Surabaya (ANTARA) - Akademisi berharap fenomena banyaknya calon tunggal atau lawan kotak kosong seperti di Pemilihan Kepala Daerah (Pilkada) 2024 sudah tidak terjadi lagi di pemilihan mendatang.
Guru Besar Ilmu Politik Universitas Airlangga (Unair) Surabaya Prof Kacung Marijan menekankan pentingnya kompetisi calon kepala daerah antar-pasangan dengan pasangan dalam pilkada, bukan dengan kotak kosong.
"Tadi saya usulkan (agar tidak ada lagi kotak kosong), threshold harusnya ditiadakan, sehingga sejak awal orang itu mulai berkompetisi," kata pria Wakil Rektor I Universitas Nahdlatul Ulama Surabaya (Unusa) ini dalam diskusi publik bertajuk "Kotak Kosong dan Demokrasi dalam Big Data" di UPN Veteran Jawa Timur, Surabaya, Senin.
Kacung mengatakan fenomena kotak kosong bisa terjadi karena beberapa hal. Seperti dengan sengaja ada dorongan secara kelembagaan untuk mengarah ke kotak kosong melalui treshold.
"Ini juga didorong oleh personalisasi dari pilkada, termasuk pencalonan, adanya sosok yang kuat, sehingga orang itu berpandangan, siapa pun yang akan lawan tidak akan jadi. Makanya kartelisasi itu mendapatkan pembenaran, karena personalisasi politik tadi," ujarnya.

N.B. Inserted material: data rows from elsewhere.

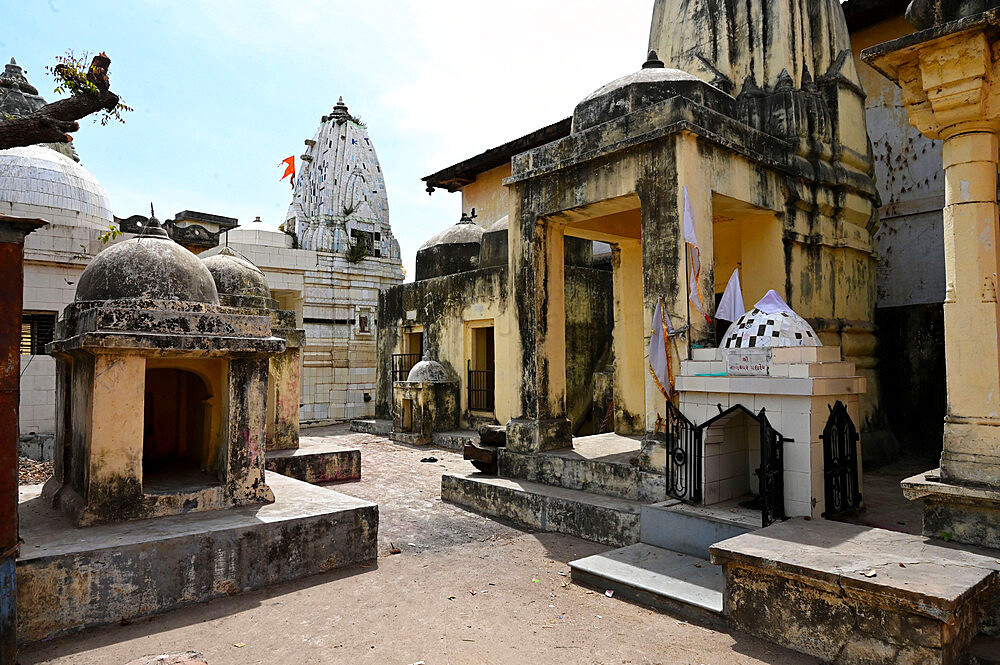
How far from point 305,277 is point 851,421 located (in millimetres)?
17376

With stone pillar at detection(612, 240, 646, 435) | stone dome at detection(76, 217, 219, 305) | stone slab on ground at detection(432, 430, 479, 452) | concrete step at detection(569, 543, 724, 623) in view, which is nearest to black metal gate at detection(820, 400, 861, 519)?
concrete step at detection(569, 543, 724, 623)

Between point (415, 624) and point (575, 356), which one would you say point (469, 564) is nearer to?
point (415, 624)

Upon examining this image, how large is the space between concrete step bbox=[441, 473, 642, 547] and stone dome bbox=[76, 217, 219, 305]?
4207mm

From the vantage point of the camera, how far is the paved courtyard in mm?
4258

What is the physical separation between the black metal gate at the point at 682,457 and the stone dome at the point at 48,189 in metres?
14.2

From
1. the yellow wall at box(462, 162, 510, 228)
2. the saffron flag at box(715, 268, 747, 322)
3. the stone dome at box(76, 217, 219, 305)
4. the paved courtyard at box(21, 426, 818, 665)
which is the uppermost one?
the yellow wall at box(462, 162, 510, 228)

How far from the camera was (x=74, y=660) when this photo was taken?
169 inches

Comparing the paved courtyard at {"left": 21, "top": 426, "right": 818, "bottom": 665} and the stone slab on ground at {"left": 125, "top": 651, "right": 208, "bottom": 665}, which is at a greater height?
the stone slab on ground at {"left": 125, "top": 651, "right": 208, "bottom": 665}

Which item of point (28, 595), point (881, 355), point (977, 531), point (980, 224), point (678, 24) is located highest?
point (678, 24)

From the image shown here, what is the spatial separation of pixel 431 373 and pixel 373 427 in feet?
10.6

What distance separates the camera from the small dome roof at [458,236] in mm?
17125

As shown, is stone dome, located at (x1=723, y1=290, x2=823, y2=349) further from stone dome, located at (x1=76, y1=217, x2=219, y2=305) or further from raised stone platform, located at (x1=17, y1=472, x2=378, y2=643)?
stone dome, located at (x1=76, y1=217, x2=219, y2=305)

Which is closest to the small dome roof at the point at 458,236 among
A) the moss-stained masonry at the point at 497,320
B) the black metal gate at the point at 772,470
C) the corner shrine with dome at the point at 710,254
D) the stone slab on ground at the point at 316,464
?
the moss-stained masonry at the point at 497,320

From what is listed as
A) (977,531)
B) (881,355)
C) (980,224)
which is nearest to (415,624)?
(977,531)
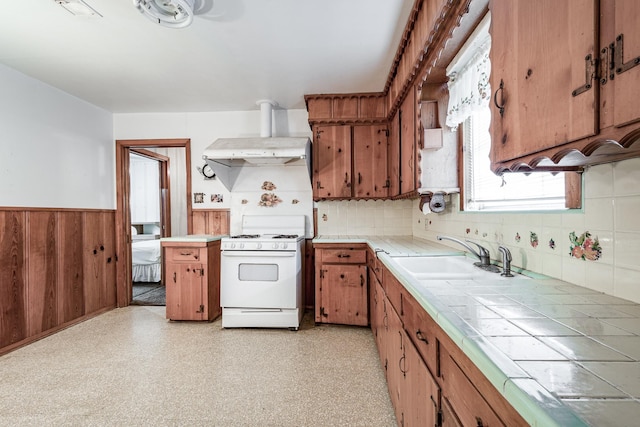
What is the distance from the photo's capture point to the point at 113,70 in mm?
2547

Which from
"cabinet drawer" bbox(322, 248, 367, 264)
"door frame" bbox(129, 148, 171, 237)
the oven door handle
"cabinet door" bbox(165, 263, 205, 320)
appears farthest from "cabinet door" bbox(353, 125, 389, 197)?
"door frame" bbox(129, 148, 171, 237)

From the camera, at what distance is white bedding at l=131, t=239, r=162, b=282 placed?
14.9 ft

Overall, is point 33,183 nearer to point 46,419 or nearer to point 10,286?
point 10,286

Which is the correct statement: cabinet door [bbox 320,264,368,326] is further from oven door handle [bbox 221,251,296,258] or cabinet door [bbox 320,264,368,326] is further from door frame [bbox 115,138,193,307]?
door frame [bbox 115,138,193,307]

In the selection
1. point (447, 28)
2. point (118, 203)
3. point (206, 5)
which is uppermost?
point (206, 5)

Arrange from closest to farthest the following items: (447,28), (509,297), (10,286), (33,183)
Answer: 1. (509,297)
2. (447,28)
3. (10,286)
4. (33,183)

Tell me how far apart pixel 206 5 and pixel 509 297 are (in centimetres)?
215

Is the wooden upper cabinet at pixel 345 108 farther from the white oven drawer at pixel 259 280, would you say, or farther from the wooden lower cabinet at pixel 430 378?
the wooden lower cabinet at pixel 430 378

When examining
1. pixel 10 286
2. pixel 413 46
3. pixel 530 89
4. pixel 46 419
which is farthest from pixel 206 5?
pixel 10 286

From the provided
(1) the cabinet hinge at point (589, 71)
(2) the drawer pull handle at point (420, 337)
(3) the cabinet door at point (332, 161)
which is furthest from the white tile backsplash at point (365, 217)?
(1) the cabinet hinge at point (589, 71)

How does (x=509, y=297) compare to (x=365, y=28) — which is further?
(x=365, y=28)

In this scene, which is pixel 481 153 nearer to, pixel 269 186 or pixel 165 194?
pixel 269 186

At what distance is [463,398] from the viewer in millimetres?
718

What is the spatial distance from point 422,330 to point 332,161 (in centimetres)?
229
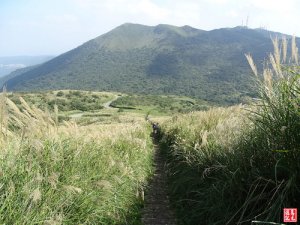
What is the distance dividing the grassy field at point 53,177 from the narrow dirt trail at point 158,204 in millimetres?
305

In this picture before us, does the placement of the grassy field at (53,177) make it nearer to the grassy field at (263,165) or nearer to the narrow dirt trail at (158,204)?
the narrow dirt trail at (158,204)

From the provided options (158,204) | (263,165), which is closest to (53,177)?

Tanpa treshold, kata dia, pemilihan ke depan bisa berlangsung dengan penuh kompetisi, karena bukan hanya incumbent atau petahana yang bisa mempersiapkan diri untuk kembali maju dalam pilkada, tetapi juga partai atau calon lain.
"Biar fair dan kompetisi itu ada, ya sejak awal dibuka seluas-seluasnya bagi partai-partai untuk dapat mencalonkan diri," ucapnya.
Sementara itu, Dekan Ilmu Sosial dan Ilmu Politik (FISIP) UPN Veteran Jawa Timur Catur Suratnoaji mengatakan bahwa kotak kosong seperti hantu, yakni wujudnya tidak nampak jelas dan perlawanannya juga tidak berimbang.
"Kalau manusia dibandingkan dengan sesuatu yang tanpa wujud, itu jelas tidak fair. Sehingga saya setuju kalau ambang batas itu diturunkan atau ditiadakan," katanya.
Secara politik, lanjut dia, kotak kosong juga seperti kelompok termarjinalkan yang secara kekuatan politik dan ekonomi lemah.
Seperti diketahui, diskusi publik tersebut diadakan oleh Pusat Kajian Transformasi Masyarakat dan Budaya Digital, FISIP UPN Veteran Jatim. Dalam diskusi tersebut, selain diisi oleh pembicara dari UPN Veteran Jatim, Unair dan Unusa, juga ada dari Universitas Brawijaya.